Hypersensitivity Reaction Type1, Type2, Type3 And Type4

Hypersensitivity Overview

Hypersensitivity refers to a condition in which immune response results in excessive reaction leading to tissue damage, disease, or even death in the sensitized host. Hypersensitivity occurs in individuals who had previous contact with the antigen. The underlying contact sharpens the safe framework and the ensuing contact with a similar antigen causes extreme touchiness. A hypersensitivity reaction is classified into four major types.

Classification Of Hype Hypersensitivity 

  • Hypersensitivity reactions are classified into four major types, Type 1, Type 2, Type 3, and Type 4.

1. Type-1 Reaction:

Anaphylaxis is the classical example of a type 1 hypersensitivity reaction. It is an IgE mediated reaction. Type 1 reaction occurs in two forms- the acute potentially fatal, a systemic form called anaphylaxis, and the recurrent non-fatal localized from called atopy.

Mechanism of Anaphylaxis

Anaphylaxis occurs when a sensitized individual comes in contact with a shocking dose of antigen. An interval of 2-3 weeks is required between sensitizing and shocking dose, during which cytotoxic antibody IgE produced against the antigen attaches to surface receptors of mast cells and basophils.
IgE molecules bind to these receptors by their Fc end.

Once sensitized, the individual remains so for a long period. When a shocking does of the same or immunologically related antigen is given, the antigen combines with cell-bound IgE antibody on mast cell rapidly. The antigen-antibody bond complex stimulates mast cell and basophils to release mediators that cause clinical manifestations of anaphylaxis.

Chemical Mediators

The chemical mediators are of two types of primary mediators which are the performed contents of mast cell and basophil granules and the secondary mediators which are newly formed upon incitement of pole cells, basophils, and different leucocytes

2. Type-2

The cytotoxic reaction is mediated by IgG antibodies directed against antigens on the surface of cells resulting in cell damage. Antibodies bind to an antigen on the cell surface and cause phagocytosis, cytotoxicity by natural killer cells and lysis through activation of the complement system.
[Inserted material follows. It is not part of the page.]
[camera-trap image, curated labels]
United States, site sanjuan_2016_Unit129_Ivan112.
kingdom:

Examples include autoimmune anemias, hemolytic disease of the newborn, and drug reactions.

3. Type-3:

It is characterized by the deposition of antigen and antibody complexes in tissues, activation of complement, and infiltration of polymorphonuclear leucocyte leading to tissue damage. Two typical type 3 reactions include Arthus reaction due to relative excess and serum sickness because of relative antigen excess.

ARTHUS REACTION

Arthus observed that with repeated subcutaneous injection of normal horse serum into rabbits, the initial injections were without any local effect but with later injection, intense local edema and hemorrhagic necrosis develop. This type of reaction is called the Arthus reaction. The Arthus reaction can be passively transferred with sera containing a high titer of antibodies.

SERUM SICKNESS

It is a systemic form of type 3 hypersensitivity reaction. It appears following a single injection of a high concentration of foreign serum. Antibodies to foreign serum reach high enough titers by 7-12 days but still, some excess antigen remains in the circulating blood.
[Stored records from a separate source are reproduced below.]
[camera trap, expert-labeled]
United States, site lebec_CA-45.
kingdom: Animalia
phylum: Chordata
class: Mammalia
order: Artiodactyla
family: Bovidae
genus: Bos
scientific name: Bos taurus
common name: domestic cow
Insusceptible buildings get the store on the endothelial covering of veins in different pieces of the body, causing incendiary penetration. Massive compliment activation and fixation by antigen-antibody complexes lead to a fall in complement concentration.

Serum sickness differs from other hypersensitivity reactions in that a single reaction serves both as the sensitizing and shocking dose. Immune complexes damage the tissue in the same way as that in Arthus reaction. Some important immune complex diseases are posted streptococcal glomerulonephritis, endocarditis, and dengue hemorrhagic fever.

4. Type-4

The reaction is mediated by sensitized T-lymphocyte which on contact with specific antigen, release lymphokines that cause biological effects on macrophages, leucocyte, and tissue cells. Type 4 hypersensitivity occurs within 48-72 hours of antigen challenge.
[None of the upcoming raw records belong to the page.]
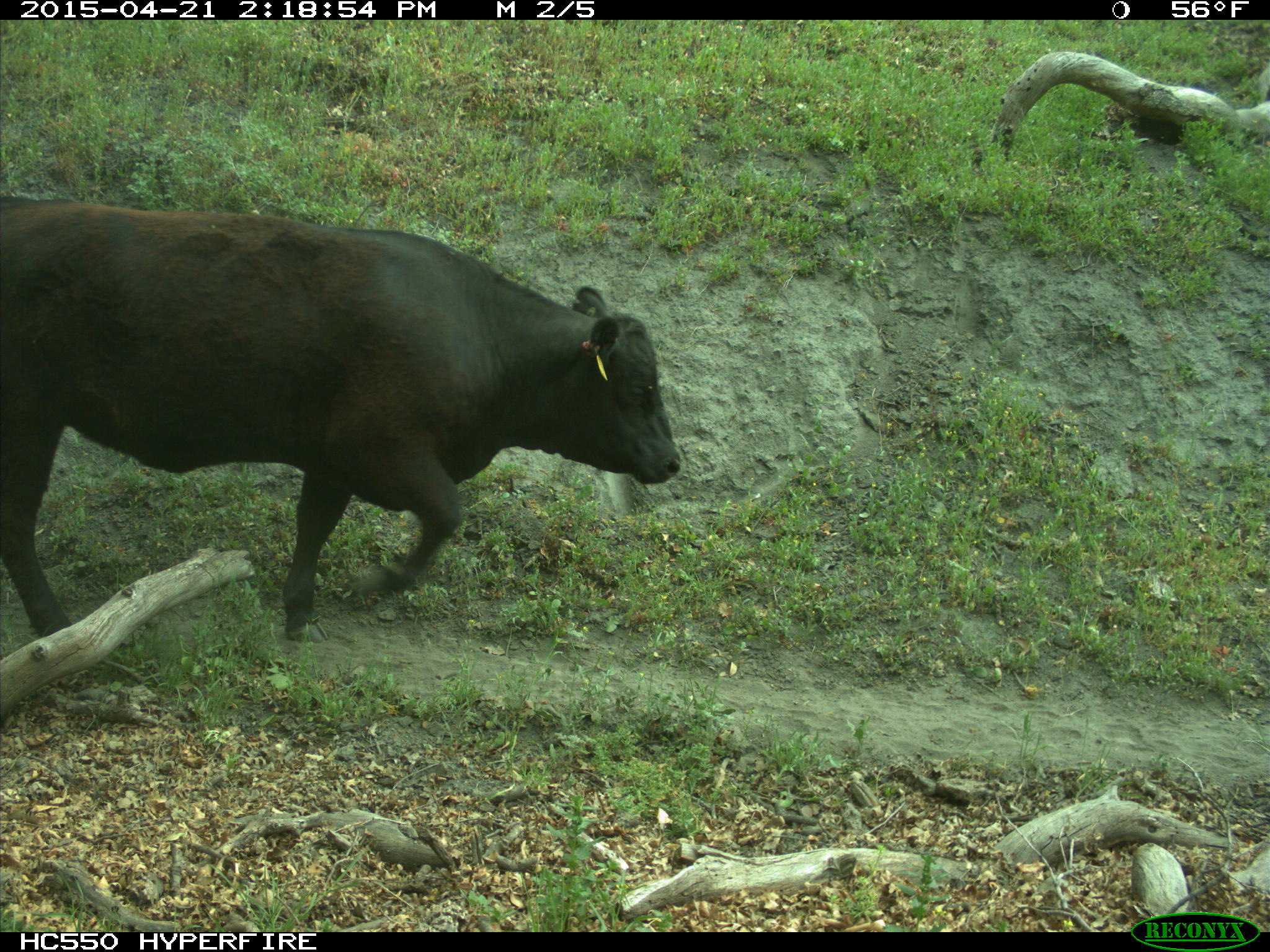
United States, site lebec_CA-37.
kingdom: Animalia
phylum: Chordata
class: Mammalia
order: Artiodactyla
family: Bovidae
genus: Bos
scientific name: Bos taurus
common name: domestic cow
As it is not antibody-mediated, it cannot be passively transferred by lymphocytes or the transfer factor. Two types of delayed hypersensitivity reactions are well recognized, the tuberculin type and the contact dermatitis type.

Tuberculin Type

When a small dose of tuberculin is injected intradermally in an individual sensitized to tuberculoproten by prior injection or immunization, erythema and swelling occur at the site of injection within 48-72 hours. The injection site is infiltrated by a large number of lymphocyte and about  10-12% macrophages. In an unsensitised individual, the tuberculin injection provokes no response.

The tuberculin test is a useful indicator of delayed hypersensitivity to the bacillus. The positive tuberculin test does not indicate present infection but implies that the person has been infected or immunized by the microorganism in the past. Cell-mediated hypersensitivity reaction develops in much information with bacteria, fungi, and parasites

Dermatitis Type

Delayed hypersensitivity may sometimes develop as a result of skin contact with a range of sensitizing materials metals such as penicillin or other antibiotics in ointments, simple chemicals like hair dyes, picryl chloride, cosmetics, and soaps. These substances can act as haptens. After absorption through the skin, these molecules combine with skin protein to become antigenic. Cell-mediated immunity is induced in the skin. The dermis is infiltrated predominantly by lymphocyte and few macrophages.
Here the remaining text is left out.